Wherever you were this morning I hope you managed to hear and see the government's apology to the stolen generations. The message was loud and clear. Australia is sorry. There will be no more lies and evasions; the government of Australia apologises for what it did. The first business of the new Parliament was the making of a long overdue forceful and formal acknowledgement of dreadful wrongs and a sincere expression of sorrow for the pain and grief these wrongs caused. It is not incongruous or wrong to feel joyfulness and optimism because the joy is for what might come of what was done so well today.
It's wonderful to think that our new government chose to open parliament with an act this symbolically and actually expressive of decency and maturity. The terms of the apology and Rudd's speech following on from it are based on empathy, respect, the ability to recognise and acknowledge another's suffering, and the desire to make reparation for it.

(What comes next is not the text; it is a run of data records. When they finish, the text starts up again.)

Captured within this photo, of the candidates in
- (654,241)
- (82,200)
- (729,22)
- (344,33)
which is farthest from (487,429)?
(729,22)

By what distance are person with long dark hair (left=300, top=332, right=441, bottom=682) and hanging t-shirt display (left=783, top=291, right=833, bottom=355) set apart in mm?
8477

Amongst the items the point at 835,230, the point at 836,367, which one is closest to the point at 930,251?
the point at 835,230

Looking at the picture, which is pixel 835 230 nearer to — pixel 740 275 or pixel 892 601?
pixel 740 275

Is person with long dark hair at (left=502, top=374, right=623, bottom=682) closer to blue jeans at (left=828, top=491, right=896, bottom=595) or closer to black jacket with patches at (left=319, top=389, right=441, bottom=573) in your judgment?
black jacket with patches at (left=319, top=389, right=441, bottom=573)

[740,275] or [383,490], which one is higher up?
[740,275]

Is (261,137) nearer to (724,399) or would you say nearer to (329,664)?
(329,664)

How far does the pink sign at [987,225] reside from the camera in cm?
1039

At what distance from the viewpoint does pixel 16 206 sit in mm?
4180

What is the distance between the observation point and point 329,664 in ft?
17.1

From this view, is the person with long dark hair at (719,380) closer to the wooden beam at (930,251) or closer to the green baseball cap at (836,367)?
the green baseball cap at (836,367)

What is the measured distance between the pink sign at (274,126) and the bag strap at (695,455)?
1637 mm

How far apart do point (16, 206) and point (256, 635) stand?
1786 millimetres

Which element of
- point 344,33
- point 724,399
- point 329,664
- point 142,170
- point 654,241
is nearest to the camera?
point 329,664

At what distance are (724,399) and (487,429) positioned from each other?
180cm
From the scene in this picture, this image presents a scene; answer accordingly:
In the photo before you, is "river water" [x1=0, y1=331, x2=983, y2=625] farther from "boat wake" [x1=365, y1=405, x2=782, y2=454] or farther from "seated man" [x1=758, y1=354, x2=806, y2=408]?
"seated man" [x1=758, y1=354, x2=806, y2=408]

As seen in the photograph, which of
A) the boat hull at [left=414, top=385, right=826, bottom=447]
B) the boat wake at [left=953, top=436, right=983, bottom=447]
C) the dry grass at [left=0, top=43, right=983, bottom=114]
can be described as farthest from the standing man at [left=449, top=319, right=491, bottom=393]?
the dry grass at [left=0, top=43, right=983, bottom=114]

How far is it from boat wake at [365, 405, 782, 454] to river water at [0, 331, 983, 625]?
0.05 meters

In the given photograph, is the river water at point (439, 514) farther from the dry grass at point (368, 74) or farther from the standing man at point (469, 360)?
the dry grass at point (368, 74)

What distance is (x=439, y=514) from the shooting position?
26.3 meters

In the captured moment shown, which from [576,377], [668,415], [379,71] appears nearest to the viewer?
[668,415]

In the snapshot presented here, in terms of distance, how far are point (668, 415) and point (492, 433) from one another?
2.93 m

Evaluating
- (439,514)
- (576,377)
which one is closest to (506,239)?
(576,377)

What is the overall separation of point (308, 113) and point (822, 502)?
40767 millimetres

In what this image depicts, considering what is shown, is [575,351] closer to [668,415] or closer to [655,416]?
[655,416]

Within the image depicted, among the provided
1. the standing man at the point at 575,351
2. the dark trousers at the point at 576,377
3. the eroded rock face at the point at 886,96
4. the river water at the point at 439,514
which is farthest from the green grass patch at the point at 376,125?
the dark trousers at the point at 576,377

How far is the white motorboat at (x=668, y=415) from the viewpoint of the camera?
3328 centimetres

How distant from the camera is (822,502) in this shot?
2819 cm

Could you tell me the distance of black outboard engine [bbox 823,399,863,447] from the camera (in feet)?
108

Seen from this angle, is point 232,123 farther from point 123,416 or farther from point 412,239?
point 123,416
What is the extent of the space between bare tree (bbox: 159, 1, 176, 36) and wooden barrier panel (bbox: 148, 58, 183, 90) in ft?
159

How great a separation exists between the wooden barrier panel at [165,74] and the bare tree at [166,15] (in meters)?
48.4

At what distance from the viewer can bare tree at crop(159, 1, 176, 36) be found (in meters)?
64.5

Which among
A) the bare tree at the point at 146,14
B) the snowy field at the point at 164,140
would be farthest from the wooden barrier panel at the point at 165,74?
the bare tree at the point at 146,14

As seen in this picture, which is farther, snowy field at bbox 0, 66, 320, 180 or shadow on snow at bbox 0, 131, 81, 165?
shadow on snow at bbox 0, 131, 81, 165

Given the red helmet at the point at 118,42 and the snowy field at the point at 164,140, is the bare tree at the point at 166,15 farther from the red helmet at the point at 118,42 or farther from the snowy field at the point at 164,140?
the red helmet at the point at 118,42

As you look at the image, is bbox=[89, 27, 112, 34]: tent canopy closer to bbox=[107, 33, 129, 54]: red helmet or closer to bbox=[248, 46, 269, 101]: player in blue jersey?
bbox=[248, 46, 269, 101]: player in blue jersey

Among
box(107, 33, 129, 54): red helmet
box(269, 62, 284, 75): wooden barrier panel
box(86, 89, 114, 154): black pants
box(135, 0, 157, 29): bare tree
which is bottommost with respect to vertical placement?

It's beyond wonderful that leaders of the parliament (some, it must be said, more gracefully than others) authoritatively told Australians to recognise and accept the truth of past events and asked Australians to use their imaginations to grasp something of what the the people involved in those events experienced. As Keating said afterwards the government has decisively chosen to re-establish the moral basis of its authority. And as a beaming Jackie Huggins said this is one of those rare days when it is possible to be unequivocally proud of being an Australian.
I hope there will be a great many more such days.
Is Australia about to wake up from its long trance?